### [GIVEN RECORDS]
-- -- --

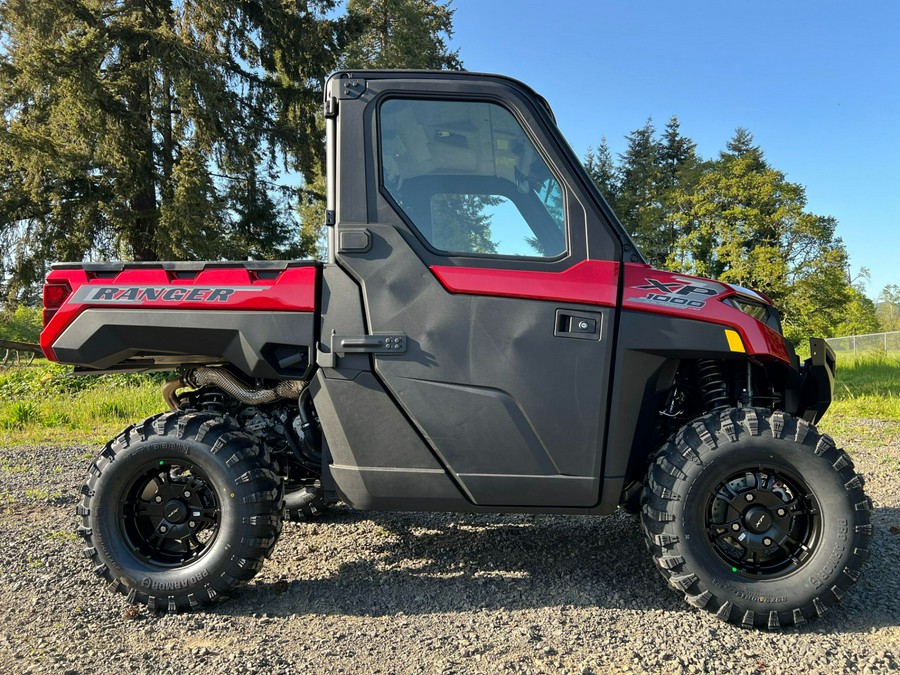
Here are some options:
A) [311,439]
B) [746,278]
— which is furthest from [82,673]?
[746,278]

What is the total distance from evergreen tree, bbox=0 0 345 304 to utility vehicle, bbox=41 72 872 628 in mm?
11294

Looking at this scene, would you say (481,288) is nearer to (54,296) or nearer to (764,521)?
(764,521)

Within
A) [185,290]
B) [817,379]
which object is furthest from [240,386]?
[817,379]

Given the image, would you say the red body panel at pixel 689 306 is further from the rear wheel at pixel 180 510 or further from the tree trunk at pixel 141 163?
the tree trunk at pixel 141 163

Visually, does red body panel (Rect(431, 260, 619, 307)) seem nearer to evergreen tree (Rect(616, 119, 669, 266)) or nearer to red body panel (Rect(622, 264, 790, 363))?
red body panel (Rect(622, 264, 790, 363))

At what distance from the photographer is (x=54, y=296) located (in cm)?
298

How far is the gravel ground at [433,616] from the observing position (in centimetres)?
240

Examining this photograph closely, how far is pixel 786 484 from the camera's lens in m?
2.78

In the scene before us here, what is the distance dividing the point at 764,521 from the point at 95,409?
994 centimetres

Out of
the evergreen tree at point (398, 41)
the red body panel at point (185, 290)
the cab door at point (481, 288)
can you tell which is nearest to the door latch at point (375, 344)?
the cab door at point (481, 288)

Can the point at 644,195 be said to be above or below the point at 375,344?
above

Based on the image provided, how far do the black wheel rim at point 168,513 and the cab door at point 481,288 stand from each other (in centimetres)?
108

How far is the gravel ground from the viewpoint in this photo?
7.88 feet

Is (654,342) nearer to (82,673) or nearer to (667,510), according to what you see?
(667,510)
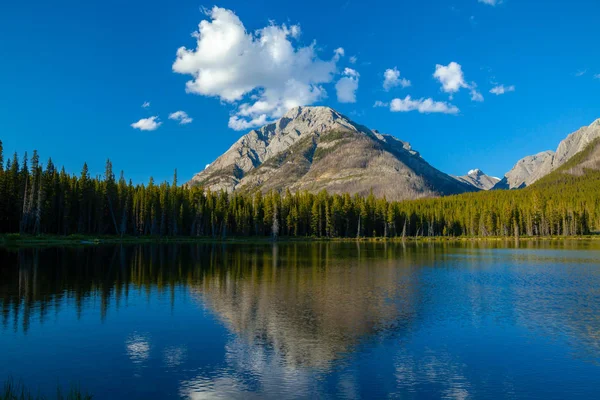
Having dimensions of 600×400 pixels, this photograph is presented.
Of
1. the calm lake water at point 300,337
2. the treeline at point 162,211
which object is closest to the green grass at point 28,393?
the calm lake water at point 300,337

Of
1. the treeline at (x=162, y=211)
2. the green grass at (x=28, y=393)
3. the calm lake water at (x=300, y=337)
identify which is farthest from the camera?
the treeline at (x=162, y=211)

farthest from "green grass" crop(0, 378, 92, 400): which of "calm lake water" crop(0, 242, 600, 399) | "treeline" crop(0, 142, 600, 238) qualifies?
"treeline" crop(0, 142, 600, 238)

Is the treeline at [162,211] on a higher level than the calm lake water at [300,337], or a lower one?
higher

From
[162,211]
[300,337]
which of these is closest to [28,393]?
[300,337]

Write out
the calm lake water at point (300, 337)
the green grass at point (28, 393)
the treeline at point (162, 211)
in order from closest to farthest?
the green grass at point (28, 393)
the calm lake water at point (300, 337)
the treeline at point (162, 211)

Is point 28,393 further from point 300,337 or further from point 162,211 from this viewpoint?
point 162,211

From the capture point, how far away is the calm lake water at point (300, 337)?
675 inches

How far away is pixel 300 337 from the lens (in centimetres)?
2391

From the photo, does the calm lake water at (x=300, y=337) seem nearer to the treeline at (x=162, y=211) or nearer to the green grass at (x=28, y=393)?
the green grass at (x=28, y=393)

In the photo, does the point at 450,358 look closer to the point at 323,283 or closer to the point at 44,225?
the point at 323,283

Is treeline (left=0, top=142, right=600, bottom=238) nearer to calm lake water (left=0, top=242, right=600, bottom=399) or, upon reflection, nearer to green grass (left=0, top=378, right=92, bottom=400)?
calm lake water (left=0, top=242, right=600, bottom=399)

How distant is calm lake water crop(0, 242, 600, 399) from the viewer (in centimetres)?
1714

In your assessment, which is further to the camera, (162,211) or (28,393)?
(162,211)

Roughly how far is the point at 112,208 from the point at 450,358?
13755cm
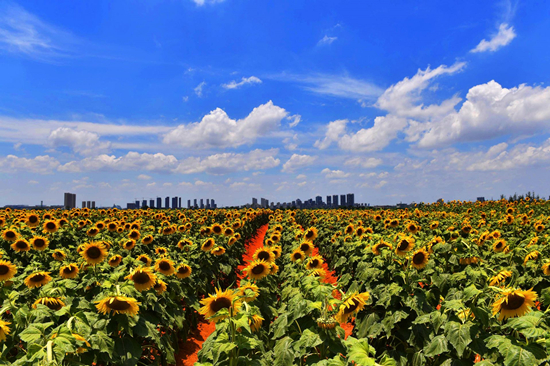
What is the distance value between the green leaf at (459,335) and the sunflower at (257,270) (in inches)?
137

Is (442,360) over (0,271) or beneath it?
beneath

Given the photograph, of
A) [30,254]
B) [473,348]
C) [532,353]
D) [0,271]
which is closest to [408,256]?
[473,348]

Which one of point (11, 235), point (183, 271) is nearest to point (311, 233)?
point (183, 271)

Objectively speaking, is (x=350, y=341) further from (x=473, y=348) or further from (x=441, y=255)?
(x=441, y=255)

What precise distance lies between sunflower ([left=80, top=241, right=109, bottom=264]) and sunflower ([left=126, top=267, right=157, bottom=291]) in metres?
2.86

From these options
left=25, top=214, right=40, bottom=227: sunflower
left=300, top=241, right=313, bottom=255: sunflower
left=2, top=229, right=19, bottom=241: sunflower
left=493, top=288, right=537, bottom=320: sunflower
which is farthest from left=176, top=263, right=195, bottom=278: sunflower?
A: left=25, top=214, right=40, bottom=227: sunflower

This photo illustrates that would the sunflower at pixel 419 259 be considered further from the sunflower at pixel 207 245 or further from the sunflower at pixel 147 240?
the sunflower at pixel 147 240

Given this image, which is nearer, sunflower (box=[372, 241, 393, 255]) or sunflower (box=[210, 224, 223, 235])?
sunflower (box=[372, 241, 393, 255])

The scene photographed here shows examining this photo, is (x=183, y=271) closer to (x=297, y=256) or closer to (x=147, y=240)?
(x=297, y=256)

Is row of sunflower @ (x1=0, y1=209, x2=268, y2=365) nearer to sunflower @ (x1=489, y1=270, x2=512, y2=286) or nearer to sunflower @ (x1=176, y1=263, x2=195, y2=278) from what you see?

-- -- --

### [STATED EXERCISE]
Carry over the entries from the line containing "The scene photographed" through the last of the entries, requests included, and add 71 to every coordinate in the answers.

### [EXERCISE RESULT]
The scene photographed here shows examining this photo, is (x=183, y=271) closer to (x=297, y=256) or closer to (x=147, y=240)?
(x=368, y=327)

Is row of sunflower @ (x1=0, y1=209, x2=268, y2=365) nearer to sunflower @ (x1=489, y1=270, x2=512, y2=286) or nearer to sunflower @ (x1=176, y1=263, x2=195, y2=278) from what you see?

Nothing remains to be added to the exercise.